WASHINGTON — A former F.B.I. official testified on Thursday that when he met in 2016 with Michael Sussmann, a lawyer with ties to Hillary Clinton’s presidential campaign, Mr. Sussmann told him that he had come to the F.B.I. on his own.
The testimony bolsters the case brought by the special counsel, John H. Durham, against Mr. Sussmann, who has been accused of lying about his reason for bringing his suspicions to the F.B.I. about a possible secret communications channel between the Trump Organization and Alfa Bank, a Russian financial firm with ties to the Kremlin.
The case centers on whether Mr. Sussmann sought to conceal his ties to Mrs. Clinton in the meeting with the F.B.I., so as not to seem as if he were coming for partisan reasons on behalf of a political opponent of Donald J. Trump.
While the Sussmann case is a narrow false statement charge, Mr. Durham’s filings have broadly insinuated that the Clinton campaign tried to get the F.B.I. to investigate Mr. Trump over his ties with Russia, and to persuade reporters to write stories about the matter.
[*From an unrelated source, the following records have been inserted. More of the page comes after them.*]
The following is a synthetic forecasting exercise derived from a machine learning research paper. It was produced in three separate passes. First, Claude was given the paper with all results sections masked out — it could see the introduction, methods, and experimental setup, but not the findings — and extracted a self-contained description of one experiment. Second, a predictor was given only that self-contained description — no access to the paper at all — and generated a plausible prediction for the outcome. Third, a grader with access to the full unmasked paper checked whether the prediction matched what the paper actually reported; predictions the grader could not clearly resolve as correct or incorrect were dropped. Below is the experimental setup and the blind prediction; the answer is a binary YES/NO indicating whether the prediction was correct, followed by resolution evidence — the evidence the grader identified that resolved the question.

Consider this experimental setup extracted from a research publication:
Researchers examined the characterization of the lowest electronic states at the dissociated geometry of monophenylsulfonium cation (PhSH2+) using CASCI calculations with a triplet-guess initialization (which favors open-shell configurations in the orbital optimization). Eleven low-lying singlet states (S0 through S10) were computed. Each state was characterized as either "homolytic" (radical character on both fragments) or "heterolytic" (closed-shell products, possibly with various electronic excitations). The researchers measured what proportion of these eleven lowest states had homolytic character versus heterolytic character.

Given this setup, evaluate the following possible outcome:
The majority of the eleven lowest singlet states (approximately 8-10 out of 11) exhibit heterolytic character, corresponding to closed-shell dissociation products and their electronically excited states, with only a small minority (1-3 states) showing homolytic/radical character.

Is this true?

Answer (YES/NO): NO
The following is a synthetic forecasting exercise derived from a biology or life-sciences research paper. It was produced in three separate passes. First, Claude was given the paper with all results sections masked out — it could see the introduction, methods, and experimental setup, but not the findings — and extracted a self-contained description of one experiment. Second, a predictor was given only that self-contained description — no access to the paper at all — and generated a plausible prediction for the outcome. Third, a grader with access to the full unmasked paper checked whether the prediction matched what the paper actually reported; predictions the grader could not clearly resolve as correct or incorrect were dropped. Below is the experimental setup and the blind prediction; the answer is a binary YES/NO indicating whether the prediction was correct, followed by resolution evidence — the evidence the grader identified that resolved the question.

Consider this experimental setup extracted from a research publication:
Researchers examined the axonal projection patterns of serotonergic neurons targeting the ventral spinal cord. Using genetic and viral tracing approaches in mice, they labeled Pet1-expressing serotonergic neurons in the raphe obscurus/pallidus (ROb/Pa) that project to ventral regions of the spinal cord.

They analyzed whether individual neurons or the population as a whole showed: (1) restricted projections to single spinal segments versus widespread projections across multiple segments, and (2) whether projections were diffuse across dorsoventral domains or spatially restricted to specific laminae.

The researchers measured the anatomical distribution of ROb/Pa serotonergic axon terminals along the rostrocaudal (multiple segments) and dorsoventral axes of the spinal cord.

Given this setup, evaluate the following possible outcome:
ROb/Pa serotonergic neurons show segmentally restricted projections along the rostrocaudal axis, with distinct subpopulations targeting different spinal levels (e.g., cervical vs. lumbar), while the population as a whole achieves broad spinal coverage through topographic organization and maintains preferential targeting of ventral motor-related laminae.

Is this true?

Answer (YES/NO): NO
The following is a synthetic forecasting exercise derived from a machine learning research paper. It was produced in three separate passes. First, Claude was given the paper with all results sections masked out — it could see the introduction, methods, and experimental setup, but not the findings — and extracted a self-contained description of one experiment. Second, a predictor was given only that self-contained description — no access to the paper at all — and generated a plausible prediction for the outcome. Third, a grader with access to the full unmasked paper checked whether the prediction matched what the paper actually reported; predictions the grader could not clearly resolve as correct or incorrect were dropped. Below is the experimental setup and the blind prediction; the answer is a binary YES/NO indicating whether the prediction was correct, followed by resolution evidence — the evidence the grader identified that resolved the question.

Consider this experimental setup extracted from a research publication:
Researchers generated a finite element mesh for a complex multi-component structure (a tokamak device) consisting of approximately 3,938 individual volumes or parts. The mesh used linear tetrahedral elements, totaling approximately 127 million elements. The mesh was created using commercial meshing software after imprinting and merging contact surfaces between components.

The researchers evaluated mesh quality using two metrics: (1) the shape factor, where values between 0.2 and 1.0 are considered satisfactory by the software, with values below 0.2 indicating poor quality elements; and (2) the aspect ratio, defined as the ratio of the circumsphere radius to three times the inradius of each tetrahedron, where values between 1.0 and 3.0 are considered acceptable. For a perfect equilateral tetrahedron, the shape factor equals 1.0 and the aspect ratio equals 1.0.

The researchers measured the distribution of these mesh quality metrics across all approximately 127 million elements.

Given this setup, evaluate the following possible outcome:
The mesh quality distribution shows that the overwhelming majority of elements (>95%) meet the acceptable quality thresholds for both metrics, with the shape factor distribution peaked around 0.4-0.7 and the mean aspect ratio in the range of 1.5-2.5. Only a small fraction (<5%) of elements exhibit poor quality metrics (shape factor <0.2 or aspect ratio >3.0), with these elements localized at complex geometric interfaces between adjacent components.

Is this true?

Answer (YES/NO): NO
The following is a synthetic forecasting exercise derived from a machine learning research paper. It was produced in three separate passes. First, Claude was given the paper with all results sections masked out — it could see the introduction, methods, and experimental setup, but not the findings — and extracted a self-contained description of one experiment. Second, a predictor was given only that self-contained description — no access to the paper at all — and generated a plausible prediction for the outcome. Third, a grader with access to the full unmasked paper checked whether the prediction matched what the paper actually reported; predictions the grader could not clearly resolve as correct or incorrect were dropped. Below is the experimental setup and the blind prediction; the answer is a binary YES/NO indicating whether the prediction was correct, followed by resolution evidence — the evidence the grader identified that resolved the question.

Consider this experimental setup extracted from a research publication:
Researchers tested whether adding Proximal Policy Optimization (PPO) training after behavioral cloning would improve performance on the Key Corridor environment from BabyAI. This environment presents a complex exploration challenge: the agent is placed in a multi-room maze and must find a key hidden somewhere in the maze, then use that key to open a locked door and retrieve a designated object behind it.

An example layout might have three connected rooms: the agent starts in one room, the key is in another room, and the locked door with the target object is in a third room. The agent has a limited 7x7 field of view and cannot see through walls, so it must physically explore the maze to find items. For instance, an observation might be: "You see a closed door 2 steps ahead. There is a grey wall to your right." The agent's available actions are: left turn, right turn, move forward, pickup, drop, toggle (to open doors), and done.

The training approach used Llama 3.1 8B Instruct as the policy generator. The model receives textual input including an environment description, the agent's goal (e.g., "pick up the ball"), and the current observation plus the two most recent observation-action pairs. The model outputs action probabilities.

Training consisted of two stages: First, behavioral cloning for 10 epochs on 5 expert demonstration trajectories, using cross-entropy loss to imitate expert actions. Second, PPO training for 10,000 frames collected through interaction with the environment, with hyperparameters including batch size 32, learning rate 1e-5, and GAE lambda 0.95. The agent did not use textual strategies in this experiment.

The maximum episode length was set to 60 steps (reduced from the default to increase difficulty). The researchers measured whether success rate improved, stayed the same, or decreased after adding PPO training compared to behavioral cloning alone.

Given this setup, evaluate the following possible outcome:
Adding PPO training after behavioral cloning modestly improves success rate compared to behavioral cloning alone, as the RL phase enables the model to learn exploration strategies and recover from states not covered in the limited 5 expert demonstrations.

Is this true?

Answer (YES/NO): NO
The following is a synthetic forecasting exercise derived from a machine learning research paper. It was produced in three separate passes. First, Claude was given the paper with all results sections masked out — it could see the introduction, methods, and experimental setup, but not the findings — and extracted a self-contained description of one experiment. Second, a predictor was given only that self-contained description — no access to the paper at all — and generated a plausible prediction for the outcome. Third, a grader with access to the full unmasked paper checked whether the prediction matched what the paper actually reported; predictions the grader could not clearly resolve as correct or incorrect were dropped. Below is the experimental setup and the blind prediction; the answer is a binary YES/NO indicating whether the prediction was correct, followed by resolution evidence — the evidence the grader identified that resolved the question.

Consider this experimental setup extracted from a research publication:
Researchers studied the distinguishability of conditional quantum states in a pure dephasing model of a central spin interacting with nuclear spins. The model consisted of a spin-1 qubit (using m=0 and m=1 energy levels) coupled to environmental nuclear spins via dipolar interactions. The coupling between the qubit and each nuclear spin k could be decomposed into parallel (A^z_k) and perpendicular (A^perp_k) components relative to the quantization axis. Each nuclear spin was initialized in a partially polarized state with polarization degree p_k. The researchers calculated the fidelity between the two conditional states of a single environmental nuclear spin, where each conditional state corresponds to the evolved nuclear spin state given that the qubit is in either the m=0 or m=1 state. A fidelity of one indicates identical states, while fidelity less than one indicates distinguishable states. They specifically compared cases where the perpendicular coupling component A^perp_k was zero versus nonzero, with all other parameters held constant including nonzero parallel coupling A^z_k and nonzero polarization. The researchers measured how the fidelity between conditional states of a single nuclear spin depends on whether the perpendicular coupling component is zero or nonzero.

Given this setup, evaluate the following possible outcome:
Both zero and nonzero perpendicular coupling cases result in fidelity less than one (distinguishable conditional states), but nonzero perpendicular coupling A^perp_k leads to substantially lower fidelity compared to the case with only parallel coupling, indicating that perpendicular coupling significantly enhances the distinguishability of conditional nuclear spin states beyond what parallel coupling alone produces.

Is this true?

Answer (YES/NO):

The former F.B.I. official, James A. Baker, who in 2016 was the agency’s general counsel, was adamant that Mr. Sussmann had told him he was representing no one but himself during the meeting. “I’m 100 percent confident that he said that,” Mr. Baker said. “Michael’s a friend of mine and a colleague, and I believed it and trusted that the statement was truthful.”
Mr. Baker’s testimony was not a surprise. It dovetailed with a text message Mr. Sussmann had sent to him the night before, and underscored that the case may turn on what it means to be somewhere “on behalf” of a client.
Mr. Sussmann’s lawyers have acknowledged that he was working for the campaign when he tried to get reporters to write about the Alfa Bank matter. But they maintain he separately brought the matter to the F.B.I. when he thought a news article was about to be published on the topic so that the bureau would not be caught flat-footed.
Still, on Thursday, they also sought to raise doubts about whether Mr. Baker accurately recalled what their client said at the six-year-old meeting and subsequent events.
Sean Berkowitz, one of Mr. Sussmann’s lawyers, asked questions that seemed to indicate that Mr. Baker had to have known that Mr. Sussmann was working with the Clinton campaign.
On the stand, Mr. Baker offered a detailed account of their meeting, and the steps he took to share the matter with top F.B.I. officials who could swiftly investigate the concerns, which had been raised by internet data and cybersecurity research. The F.B.I. would later conclude that the concerns about Alfa Bank were unsubstantiated.
He would have “made a different assessment” if he had thought Mr. Sussmann had approached him on behalf of a client, particularly if that client were Mr. Trump’s political opponent, Mr. Baker said.
“It would have raised very serious questions,” Mr. Baker added, about “the credibility of the source.”
The Sussmann trial, which began this week, is the first case to be developed by Mr. Durham, a special counsel appointed during the Trump administration by the attorney general at the time, William P. Barr, to examine the origins of the F.B.I.’s investigation into ties between Mr. Trump and Russia.
Believing that the bureau had limited time to act, Mr. Baker told top F.B.I. officials about the evidence, encouraging them to take it seriously because it originated with Mr. Sussmann.
Mr. Baker said the F.B.I. spoke with two New York Times reporters, one of whom was working on an article about the possible communications channel, to say that the bureau needed time to start an investigation before an article was published.
In that light, Mr. Baker said he would have also rethought his dealings with the news media. He said the F.B.I. was “aware of and wary of” the fact that the existence of an F.B.I. investigation could be used by reporters as a way to report on something that is “flawed or incomplete.”